This suit was juuust a bit outside.
A failed Yankees prospect who never got out of High-A ball claimed in a rambling, eight-figure lawsuit against the Bombers that the club conspired to keep him from reaching the majors — all “to protect the career of Derek Jeter.”
Garrison Lassiter, 30, registered a lowly .244 batting average with just four home runs across parts of five minor-league seasons as a third-baseman, but the real reason his career stalled, he claims, is because Jeter was out to get him.
Lassiter, who played from 2008 through 2012, was kept down “ALL IN EFFORT TO PROTECT CAREER OF DEREK JETER SHORTSTOP OF NEW YORK YANKEES,” he claimed in the disjointed suit, filed in federal court in North Carolina in December 2018 only to be dismissed by a judge in May 2019.
Jeter — a virtual lock to be among the game’s next class of Hall of Famers when voting results are announced later this month — retired following the 2014 season, two years after Lassiter was cut loose by the Yankees.
The 79-page filing — first reported Thursday by NJ.com — is supplemented with letters Lassiter wrote to front-office executives across Major League Baseball, ahead of the case, seeking a sympathetic ear for his conspiracy-laden tale of woe.
“Its [sic] blatantly obvious that Mr. Derek Jeter controlled the entire Yankees Organization,” wrote Lassiter in one 2018 letter to Texas Rangers general manager Jon Daniels. “[Y]ou’re an intelligent man. You graduated from Cornell. Why can an athlete like myself not play?
“I’ll never play for the New York Yankees,” he continued to Daniels. “I’m not interested in a Team that doesn’t understand the importance of giving respect to the Players that help the Organization win. These are the facts big dawg.”
To then-Baltimore Orioles manager Buck Showalter, Lassiter wrote in 2018, “I CANNOT GET ON THE FIELD DUE TO THE NEW YORK YANKEES TRYING TO CONTROL MY CAREER!
“ITS BLATANLY [sic] OBVIOUS MR DEREK JETER CONTROLLED THE ENTIRE ORGANIZATION WHEN I WAS A PROSPECT IN THE ORGANIZATION”
The suit, which does not name Jeter as a defendant, was brought by Lassiter himself, who writes in an attached personal statement that he attended Massachusetts School of Law after falling out of baseball and onto hard times.
“Many nights I’ve slept in my Car and I’m put in a situation that I do not like,” he writes. “Without a Home and no Money to pay my bills, up to this point I have Educated myself by attending Law School, Earning a Masters Degree and an undergraduate specialization in Sports Administration.”

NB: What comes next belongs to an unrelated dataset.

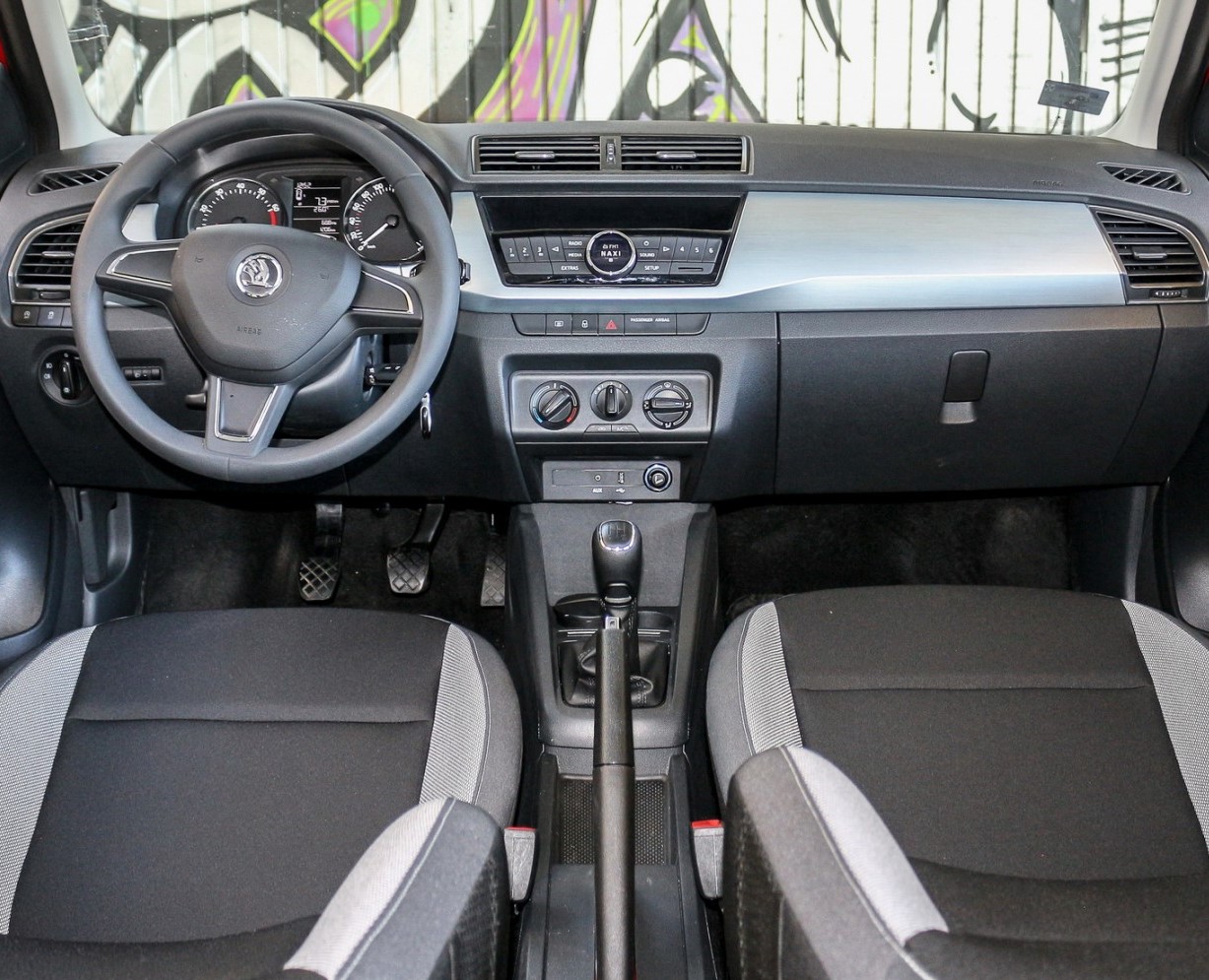 Car rental-207813eaddcab7ac8b4163fce790bb61.jpg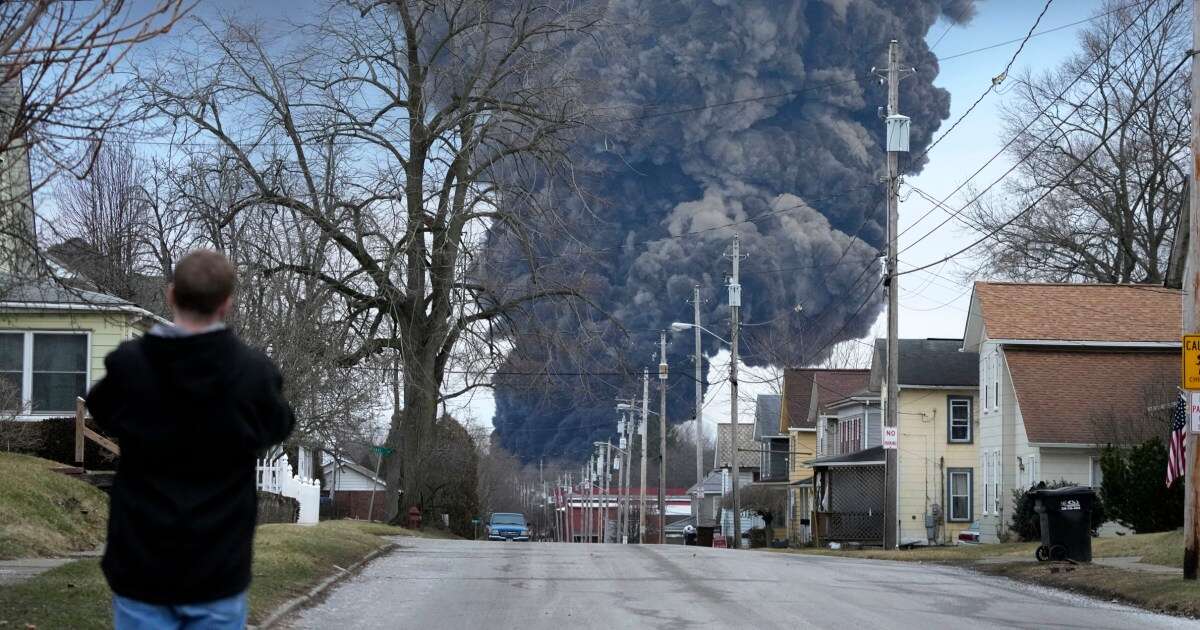 High levels of a hazardous chemical polluted the air weeks after the Ohio train derailment, an analysis shows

Lassiter’s lack of legal experience shows in a convoluted detailing of the damages, which makes unclear exactly how much he was seeking.
It appears to outline approximately $35 million in earnings he believes he would have earned, spanning not only baseball but also football and basketball — though he admits that at least one of the figures is a “guestimate” [sic].
Lassiter brought a separate suit last month against the Cincinnati Reds, alleging that that club didn’t give him a fair shot today because of his age.
Lassiter did not immediately respond to a request for comment at the three email addresses listed in his filing, and a phone number he gave as his was not in service as of Wednesday.
The Yankees did not immediately respond to a request for comment by The Post, but previously declined comment to NJ.com, as did the Reds.